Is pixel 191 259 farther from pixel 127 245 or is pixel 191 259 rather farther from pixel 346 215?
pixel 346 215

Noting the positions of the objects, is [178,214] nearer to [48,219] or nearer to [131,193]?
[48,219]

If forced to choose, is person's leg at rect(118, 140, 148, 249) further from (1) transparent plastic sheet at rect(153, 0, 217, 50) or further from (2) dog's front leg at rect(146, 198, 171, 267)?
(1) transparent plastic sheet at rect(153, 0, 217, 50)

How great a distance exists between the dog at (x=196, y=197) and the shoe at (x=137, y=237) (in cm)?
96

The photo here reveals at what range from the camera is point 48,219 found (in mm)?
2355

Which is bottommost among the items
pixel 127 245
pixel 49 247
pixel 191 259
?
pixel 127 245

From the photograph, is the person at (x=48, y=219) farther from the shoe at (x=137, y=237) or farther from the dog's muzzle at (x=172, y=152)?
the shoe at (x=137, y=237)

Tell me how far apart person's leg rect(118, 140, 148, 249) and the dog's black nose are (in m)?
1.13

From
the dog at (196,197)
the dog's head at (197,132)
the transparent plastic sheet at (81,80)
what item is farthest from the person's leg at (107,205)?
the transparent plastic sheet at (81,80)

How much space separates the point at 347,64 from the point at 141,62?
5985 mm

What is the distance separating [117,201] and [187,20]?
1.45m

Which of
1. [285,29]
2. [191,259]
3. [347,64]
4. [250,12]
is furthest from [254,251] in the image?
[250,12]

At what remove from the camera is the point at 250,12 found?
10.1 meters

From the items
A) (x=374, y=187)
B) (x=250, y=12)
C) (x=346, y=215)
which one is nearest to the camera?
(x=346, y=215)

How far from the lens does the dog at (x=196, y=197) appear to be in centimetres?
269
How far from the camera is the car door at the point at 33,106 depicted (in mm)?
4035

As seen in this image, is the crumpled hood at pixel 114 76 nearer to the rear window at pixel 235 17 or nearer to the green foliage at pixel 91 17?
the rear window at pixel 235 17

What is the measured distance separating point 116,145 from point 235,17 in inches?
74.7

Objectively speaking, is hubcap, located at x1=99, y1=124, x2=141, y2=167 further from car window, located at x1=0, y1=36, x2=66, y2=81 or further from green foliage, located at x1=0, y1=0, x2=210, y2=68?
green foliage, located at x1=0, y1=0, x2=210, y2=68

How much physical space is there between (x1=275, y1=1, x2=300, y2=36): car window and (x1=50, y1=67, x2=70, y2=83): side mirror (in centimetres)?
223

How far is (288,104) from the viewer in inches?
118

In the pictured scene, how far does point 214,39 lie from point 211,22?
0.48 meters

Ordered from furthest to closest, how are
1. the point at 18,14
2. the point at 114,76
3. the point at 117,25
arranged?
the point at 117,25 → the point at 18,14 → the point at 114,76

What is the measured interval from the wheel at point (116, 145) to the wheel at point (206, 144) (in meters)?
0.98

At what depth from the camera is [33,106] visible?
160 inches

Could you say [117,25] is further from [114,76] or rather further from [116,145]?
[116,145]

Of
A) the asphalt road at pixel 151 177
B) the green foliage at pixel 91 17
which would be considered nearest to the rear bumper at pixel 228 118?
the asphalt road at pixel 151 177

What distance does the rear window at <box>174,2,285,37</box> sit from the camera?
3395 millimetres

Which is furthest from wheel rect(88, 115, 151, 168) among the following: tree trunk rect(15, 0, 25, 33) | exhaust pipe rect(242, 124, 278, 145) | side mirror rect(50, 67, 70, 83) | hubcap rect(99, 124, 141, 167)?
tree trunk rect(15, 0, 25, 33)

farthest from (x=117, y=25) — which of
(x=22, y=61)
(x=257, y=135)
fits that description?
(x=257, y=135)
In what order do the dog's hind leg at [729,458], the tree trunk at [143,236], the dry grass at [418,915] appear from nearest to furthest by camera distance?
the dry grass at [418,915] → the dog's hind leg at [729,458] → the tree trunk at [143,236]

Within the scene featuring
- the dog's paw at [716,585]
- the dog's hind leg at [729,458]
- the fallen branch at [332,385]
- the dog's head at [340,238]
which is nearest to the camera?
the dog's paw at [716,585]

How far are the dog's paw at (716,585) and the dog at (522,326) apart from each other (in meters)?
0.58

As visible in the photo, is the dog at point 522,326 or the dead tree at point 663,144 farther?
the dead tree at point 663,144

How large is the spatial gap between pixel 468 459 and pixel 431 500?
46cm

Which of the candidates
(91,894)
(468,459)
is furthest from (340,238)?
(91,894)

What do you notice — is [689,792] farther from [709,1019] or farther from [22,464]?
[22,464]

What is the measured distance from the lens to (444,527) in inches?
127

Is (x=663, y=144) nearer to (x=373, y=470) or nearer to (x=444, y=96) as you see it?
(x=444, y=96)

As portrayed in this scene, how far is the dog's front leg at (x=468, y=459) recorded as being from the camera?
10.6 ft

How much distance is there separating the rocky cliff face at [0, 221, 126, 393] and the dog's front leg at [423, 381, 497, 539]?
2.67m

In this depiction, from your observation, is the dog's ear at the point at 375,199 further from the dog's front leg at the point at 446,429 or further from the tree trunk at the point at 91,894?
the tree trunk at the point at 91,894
━━━
*Problem statement*.
Repeat each record exactly, leaving nothing out.

*Correct response*.
Is pixel 191 259 farther from pixel 127 245 or is pixel 191 259 rather farther from pixel 346 215?
pixel 346 215

Noting the positions of the objects, is [178,214] nearer to [48,219] or nearer to [131,193]?
[48,219]

If forced to choose, is person's leg at rect(118, 140, 148, 249) further from (1) transparent plastic sheet at rect(153, 0, 217, 50) or further from (2) dog's front leg at rect(146, 198, 171, 267)?
(1) transparent plastic sheet at rect(153, 0, 217, 50)

How great a distance exists between the dog at (x=196, y=197) and the shoe at (x=137, y=237) (in cm)?
96

The photo here reveals at what range from the camera is point 48,219 found (in mm)?
2355

Which is bottommost among the items
pixel 127 245
pixel 49 247
pixel 191 259
?
pixel 127 245

From the photograph, is the person at (x=48, y=219) farther from the shoe at (x=137, y=237) or farther from the dog's muzzle at (x=172, y=152)?
the shoe at (x=137, y=237)

Tell me how far apart person's leg rect(118, 140, 148, 249) and the dog's black nose are (in m)?
1.13

From
the dog at (196,197)
the dog's head at (197,132)
the transparent plastic sheet at (81,80)
what item is farthest from the person's leg at (107,205)?
the transparent plastic sheet at (81,80)

How much space separates the point at 347,64 from the point at 141,62?
5985 mm

What is the distance separating [117,201] and [187,20]?
1.45m

Which of
1. [285,29]
2. [191,259]
3. [347,64]
4. [250,12]
is furthest from [254,251] in the image?
[250,12]

At what remove from the camera is the point at 250,12 found?
10.1 meters

From the items
A) (x=374, y=187)
B) (x=250, y=12)
C) (x=346, y=215)
which one is nearest to the camera?
(x=346, y=215)

How far from the lens does the dog at (x=196, y=197) appear to be in centimetres?
269
How far from the camera is the car door at the point at 33,106 depicted (in mm)?
4035

As seen in this image, is the crumpled hood at pixel 114 76 nearer to the rear window at pixel 235 17 or nearer to the green foliage at pixel 91 17?
the rear window at pixel 235 17

What is the measured distance separating point 116,145 from point 235,17 in inches?
74.7

Objectively speaking, is hubcap, located at x1=99, y1=124, x2=141, y2=167 further from car window, located at x1=0, y1=36, x2=66, y2=81 or further from green foliage, located at x1=0, y1=0, x2=210, y2=68?
green foliage, located at x1=0, y1=0, x2=210, y2=68

How much physical space is there between (x1=275, y1=1, x2=300, y2=36): car window and (x1=50, y1=67, x2=70, y2=83): side mirror (in centimetres)?
223

How far is (288,104) from the viewer in inches?
118

In the pictured scene, how far does point 214,39 lie from point 211,22?
0.48 meters

Ordered from furthest to closest, how are
1. the point at 18,14
2. the point at 114,76
3. the point at 117,25
arranged?
the point at 117,25 → the point at 18,14 → the point at 114,76

What is the measured interval from the wheel at point (116, 145) to the wheel at point (206, 144) (in meters)?
0.98

At what depth from the camera is [33,106] visible?
160 inches

Could you say [117,25] is further from [114,76] or rather further from [116,145]?
[116,145]

Of
A) the asphalt road at pixel 151 177
B) the green foliage at pixel 91 17
which would be considered nearest to the rear bumper at pixel 228 118?
the asphalt road at pixel 151 177

What distance does the rear window at <box>174,2,285,37</box> sit from the camera?
3395 millimetres

Which is furthest from wheel rect(88, 115, 151, 168) among the following: tree trunk rect(15, 0, 25, 33) | exhaust pipe rect(242, 124, 278, 145) | side mirror rect(50, 67, 70, 83) | hubcap rect(99, 124, 141, 167)?
tree trunk rect(15, 0, 25, 33)

farthest from (x=117, y=25) — which of
(x=22, y=61)
(x=257, y=135)
fits that description?
(x=257, y=135)
In what order do the dog's hind leg at [729,458], the tree trunk at [143,236], the dry grass at [418,915] appear from nearest to furthest by camera distance?
the dry grass at [418,915] → the dog's hind leg at [729,458] → the tree trunk at [143,236]

Within the scene featuring
- the dog's paw at [716,585]
- the dog's hind leg at [729,458]
- the fallen branch at [332,385]
- the dog's head at [340,238]
which is nearest to the camera?
the dog's paw at [716,585]

How far are the dog's paw at (716,585) and the dog at (522,326) apart from each other (in meters)?
0.58

As visible in the photo, is the dog at point 522,326 or the dead tree at point 663,144 farther?
the dead tree at point 663,144

How large is the spatial gap between pixel 468 459 and pixel 431 500?
46cm

Which of the candidates
(91,894)
(468,459)
is furthest from (340,238)?
(91,894)

What do you notice — is [689,792] farther from [709,1019] or farther from [22,464]?
[22,464]

What is the measured distance from the lens to (444,527) in inches?
127

Is (x=663, y=144) nearer to (x=373, y=470) or nearer to (x=444, y=96) as you see it?
(x=444, y=96)

As portrayed in this scene, how far is the dog's front leg at (x=468, y=459) recorded as being from the camera?
10.6 ft

How much distance is there separating the rocky cliff face at [0, 221, 126, 393] and the dog's front leg at [423, 381, 497, 539]?
2.67m

In this depiction, from your observation, is the dog's ear at the point at 375,199 further from the dog's front leg at the point at 446,429 or further from the tree trunk at the point at 91,894?
the tree trunk at the point at 91,894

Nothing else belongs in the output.